Shetland accounted for the vast majority of the week's Common Rosefinches, with at least 23 scattered around the islands, including a nice flock of six on Out Skerries on 18th. Away from there was a showy singleton hanging on at Spurn from last week to 14th and a one-dayer at Duncansby Head, Highland, on 15th. West coast birds pitched up at Calf Sound, Isle of Man, from 16-18th and Skokholm, Pembs, on 16-17th, as well as on Lewis, Outer Hebrides, on 18th. One was on St Mary's, Scilly, on 18th, and a juvenile on Cape Clear, Co Cork, on 18th is well worth a mention. The Northern Isles and Outer Hebrides were received modest numbers of Lapland Buntings, where the island of Vatersay boasted the week's highest count of six on 13th.
Living up to the standard set by seemingly all Tawny Pipits so far this year, a bird at Beachy Head early on 17th vanished too soon for anybody to travel to appreciate it. It's still just a tad on the early side for Richard's Pipit, and without favourable winds, two birds was an understandable return. One which turned up at Oxey Marsh, Hants, on 14th completed a short weekend scarcity circuit on the Saturday, nicely complementing nearby Spotted Crake and Ortolan Bunting. Fair Isle had the other on 14th.

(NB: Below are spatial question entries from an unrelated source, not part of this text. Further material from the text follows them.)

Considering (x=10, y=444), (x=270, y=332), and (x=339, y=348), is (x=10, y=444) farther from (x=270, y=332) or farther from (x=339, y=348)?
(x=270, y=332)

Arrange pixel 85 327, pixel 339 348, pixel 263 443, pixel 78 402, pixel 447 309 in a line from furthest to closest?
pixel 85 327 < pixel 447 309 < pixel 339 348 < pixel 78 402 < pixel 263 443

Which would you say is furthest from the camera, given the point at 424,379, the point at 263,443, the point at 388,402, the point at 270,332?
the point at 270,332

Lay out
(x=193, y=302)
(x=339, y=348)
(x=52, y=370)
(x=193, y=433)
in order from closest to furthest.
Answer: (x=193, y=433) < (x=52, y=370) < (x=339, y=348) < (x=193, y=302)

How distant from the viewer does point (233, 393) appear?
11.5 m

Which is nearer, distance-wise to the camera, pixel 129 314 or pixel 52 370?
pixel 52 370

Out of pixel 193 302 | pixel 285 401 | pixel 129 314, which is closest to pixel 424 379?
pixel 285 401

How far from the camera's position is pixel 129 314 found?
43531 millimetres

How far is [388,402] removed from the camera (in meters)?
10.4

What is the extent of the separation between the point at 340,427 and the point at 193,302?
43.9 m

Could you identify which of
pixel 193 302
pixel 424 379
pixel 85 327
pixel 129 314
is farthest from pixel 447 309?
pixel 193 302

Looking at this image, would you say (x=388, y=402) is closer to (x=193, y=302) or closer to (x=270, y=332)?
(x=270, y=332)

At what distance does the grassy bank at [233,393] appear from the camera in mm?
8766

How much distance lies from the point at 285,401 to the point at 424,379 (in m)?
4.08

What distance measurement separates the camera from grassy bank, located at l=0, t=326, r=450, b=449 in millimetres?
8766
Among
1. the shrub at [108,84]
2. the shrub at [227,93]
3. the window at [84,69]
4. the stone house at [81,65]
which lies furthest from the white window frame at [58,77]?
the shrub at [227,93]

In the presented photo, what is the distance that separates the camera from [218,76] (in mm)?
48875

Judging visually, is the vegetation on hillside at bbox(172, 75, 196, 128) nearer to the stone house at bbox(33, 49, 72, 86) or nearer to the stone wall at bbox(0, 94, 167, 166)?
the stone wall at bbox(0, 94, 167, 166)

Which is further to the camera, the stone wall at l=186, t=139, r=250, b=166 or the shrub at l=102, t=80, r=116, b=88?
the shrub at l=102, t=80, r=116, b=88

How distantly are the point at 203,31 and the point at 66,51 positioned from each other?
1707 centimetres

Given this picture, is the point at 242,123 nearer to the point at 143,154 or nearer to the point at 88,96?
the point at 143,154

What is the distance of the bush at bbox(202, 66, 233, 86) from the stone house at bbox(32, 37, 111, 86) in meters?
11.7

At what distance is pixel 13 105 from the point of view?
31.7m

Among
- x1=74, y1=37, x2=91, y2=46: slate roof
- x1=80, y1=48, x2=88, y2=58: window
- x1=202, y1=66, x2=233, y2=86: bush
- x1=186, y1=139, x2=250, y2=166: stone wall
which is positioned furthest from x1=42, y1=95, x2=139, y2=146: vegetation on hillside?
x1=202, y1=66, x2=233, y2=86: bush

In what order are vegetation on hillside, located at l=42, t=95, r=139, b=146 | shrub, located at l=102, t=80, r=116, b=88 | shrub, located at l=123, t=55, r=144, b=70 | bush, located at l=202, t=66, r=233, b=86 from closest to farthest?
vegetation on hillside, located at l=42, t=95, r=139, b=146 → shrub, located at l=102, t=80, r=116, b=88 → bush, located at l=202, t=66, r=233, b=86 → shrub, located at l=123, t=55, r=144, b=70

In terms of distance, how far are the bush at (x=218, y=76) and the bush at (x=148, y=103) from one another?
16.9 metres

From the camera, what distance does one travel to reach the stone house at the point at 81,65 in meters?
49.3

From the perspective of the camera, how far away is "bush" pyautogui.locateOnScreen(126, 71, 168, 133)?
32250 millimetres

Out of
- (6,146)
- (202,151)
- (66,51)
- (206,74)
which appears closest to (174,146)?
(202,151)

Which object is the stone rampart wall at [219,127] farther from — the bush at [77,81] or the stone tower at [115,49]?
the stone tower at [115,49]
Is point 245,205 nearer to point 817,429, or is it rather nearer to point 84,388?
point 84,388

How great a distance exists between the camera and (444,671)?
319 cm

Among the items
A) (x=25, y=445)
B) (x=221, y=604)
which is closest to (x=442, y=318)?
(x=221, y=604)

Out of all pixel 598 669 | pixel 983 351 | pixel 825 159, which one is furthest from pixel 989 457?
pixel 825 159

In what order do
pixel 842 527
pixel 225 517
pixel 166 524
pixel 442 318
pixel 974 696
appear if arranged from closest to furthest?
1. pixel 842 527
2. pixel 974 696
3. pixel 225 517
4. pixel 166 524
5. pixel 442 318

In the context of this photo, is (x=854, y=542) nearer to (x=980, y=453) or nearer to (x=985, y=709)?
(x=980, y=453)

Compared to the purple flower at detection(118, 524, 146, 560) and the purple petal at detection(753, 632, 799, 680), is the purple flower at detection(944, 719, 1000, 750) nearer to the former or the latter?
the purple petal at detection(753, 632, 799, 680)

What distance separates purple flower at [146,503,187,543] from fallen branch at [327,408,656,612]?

Scotland's drake King Eider, currently in eclipse plumage, was tracked down off Nairn Golf Course on 17th and 18th, while the drake Ferruginous Duck was still at Loch Leven, Perth and Kinross, to 13th. A drake Ring-necked Duck was in the southwest corner of Gartmorn Dam, Forth, on 16-17th. An eclipse drake American Wigeon toured Rutland Water from 17-18th, conceivably being the return of the bird last seen in April.
Finally, of note, an Oleander Hawkmoth was on show at Dungeness, Kent, on 17-18th.
If accepted, a juvenile Red-necked Stint at Hyères, Var, from 17-18th will be the sixth record for France and the first youngster to be identified there.
A South Polar Skua was logged some 250 nautical miles NNE of Lanzarote on 16th and another was photographed 50 nautical miles off Safi on 16th, potentially representing Morocco's second record. In Bern, Switzerland's sixth Terek Sandpiper was at Hagneck Delta for its second day on 11th. The Mtsvane Kontshki Beach in Georgia held an Egyptian Nightjar on 17th. Another tantalising near-continent report of a Black-winged Kite came from Nationaal Park De Groote Peele, Limburg, Netherlands, on 17th. Malta's fourth Blyth's Reed Warbler was at Ghadira Nature Reserve on 15th.
A Black-throated Diver at Vestmannsvatn on 15th was a major rarity for Iceland, where there is surprisingly only one previous record, and had actually been there since late August (it is also presumed to be the bird seen in north Iceland in June).